TESTO SELEZIONATO —
+---+

«È il tempo in cui viviamo ma io non mi fermo davanti a nulla». Egle Doria ha cinquant’anni, attrice, attivista di Famiglie Arcobaleno e madre di Marina che di anni ne ha 9, unita civilmente con Maria Grazia che ama da 12 anni. A Domani racconta l’aggressione subìta al Pride Village di Catania. Il tono è fermo, lucido. Giovedì pomeriggio un uomo è entrato nella sede della Cgil, dove si tenevano una serie di letture per bambini e ha insultato Egle, spintonandola davanti ai bambini. Prima le urla, poi l’aggressione fisica ma lei non si è scomposta. «Sono rimasta ferma. Sobria. Per loro. Per i bambini». Parla mentre si trova in questura per denunciare l’aggressore: «Ci metterò la faccia come sempre. Anche domani al Pride di Catania. Se pensano di fermarci, hanno sbagliato persona».

+---+

Voci salvate:

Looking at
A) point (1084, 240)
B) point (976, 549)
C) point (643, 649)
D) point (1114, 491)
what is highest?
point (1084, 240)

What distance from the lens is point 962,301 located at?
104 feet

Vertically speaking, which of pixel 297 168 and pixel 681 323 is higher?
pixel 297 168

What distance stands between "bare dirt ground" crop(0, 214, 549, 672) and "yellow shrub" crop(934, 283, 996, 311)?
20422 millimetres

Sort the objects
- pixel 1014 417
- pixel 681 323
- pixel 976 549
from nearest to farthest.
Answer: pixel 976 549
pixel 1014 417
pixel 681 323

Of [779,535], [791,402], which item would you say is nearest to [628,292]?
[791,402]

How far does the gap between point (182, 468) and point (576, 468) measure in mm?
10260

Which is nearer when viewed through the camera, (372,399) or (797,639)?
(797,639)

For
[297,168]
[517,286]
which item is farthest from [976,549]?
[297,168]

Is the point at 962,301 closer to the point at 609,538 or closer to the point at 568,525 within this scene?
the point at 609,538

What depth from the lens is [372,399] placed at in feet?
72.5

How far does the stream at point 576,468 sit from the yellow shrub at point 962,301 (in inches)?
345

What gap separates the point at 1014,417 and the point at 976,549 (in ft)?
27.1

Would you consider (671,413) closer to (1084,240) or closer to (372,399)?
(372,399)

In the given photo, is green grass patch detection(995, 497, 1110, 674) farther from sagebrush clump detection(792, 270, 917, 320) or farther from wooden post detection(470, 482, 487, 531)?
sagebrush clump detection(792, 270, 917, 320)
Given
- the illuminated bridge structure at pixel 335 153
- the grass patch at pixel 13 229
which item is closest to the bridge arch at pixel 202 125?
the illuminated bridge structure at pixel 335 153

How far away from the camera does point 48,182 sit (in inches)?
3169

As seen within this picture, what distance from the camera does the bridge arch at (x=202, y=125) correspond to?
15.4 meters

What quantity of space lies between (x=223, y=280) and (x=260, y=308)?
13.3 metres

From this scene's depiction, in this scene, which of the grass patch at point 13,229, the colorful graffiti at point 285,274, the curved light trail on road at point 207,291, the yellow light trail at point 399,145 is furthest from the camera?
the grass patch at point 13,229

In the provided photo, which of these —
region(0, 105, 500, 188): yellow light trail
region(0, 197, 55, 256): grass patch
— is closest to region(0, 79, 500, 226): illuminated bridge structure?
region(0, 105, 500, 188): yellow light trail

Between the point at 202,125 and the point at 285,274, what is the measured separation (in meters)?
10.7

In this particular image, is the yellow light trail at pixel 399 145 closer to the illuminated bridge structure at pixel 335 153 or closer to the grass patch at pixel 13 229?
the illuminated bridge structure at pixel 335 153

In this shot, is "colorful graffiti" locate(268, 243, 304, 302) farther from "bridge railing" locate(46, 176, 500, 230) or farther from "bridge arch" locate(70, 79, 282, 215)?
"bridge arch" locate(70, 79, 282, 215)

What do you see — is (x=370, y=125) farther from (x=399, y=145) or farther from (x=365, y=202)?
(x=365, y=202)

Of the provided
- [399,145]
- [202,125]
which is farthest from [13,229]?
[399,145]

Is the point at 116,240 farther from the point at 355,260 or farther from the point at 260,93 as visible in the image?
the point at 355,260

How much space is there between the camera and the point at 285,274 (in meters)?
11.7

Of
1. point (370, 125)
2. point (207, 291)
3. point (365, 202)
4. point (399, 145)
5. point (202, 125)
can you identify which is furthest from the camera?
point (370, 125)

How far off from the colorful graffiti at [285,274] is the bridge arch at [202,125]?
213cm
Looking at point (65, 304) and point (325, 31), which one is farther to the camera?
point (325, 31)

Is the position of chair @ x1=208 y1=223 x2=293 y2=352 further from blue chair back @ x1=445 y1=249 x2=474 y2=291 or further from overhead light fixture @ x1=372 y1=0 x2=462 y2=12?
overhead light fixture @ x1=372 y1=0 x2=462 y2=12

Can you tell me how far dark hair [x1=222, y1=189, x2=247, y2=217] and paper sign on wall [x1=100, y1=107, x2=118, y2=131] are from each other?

+---+

ESERCIZIO SCRITTO — Per favore, prosegui l'articolo sull'aggressione a Egle Doria al Pride Village di Catania, partendo subito dopo la sua ultima frase.

RISPOSTA ALL'ESERCIZIO —
Può raccontare cosa è successo?

«Eravamo al Pride Village verso le quattro. Come ogni anno, organizziamo eventi per i bambini di Famiglie Arcobaleno. Stavamo per iniziare un laboratorio di letture quando è arrivato un uomo. Ha puntato il dito sulla nostra maglietta con la scritta “Genitori omosessuali”. Legge ad alta voce, rispondo “Sì, esatto”. Pensavo volesse chiedere informazioni, invece mi ha messo le mani sul petto con forza e ha cominciato a urlarmi in faccia: “Questi sarebbero genitori? Fate schifo. Come fate i figli? Nella Costituzione non c’è scritto che possono esistere due mamme o due padri. Dovete andarvene dall’Italia!”».

Ha avuto paura?

«Sono rimasta lucida, ferma. Davanti a me c’erano i bambini. Quando lui urlava più forte, anch’io ho alzato la voce. Poi sono arrivati i ragazzi del Comitato Pride che lo hanno cacciato. Subito abbiamo ricominciato il laboratorio, per far star bene i bambini e far loro dimenticare».

E sua figlia?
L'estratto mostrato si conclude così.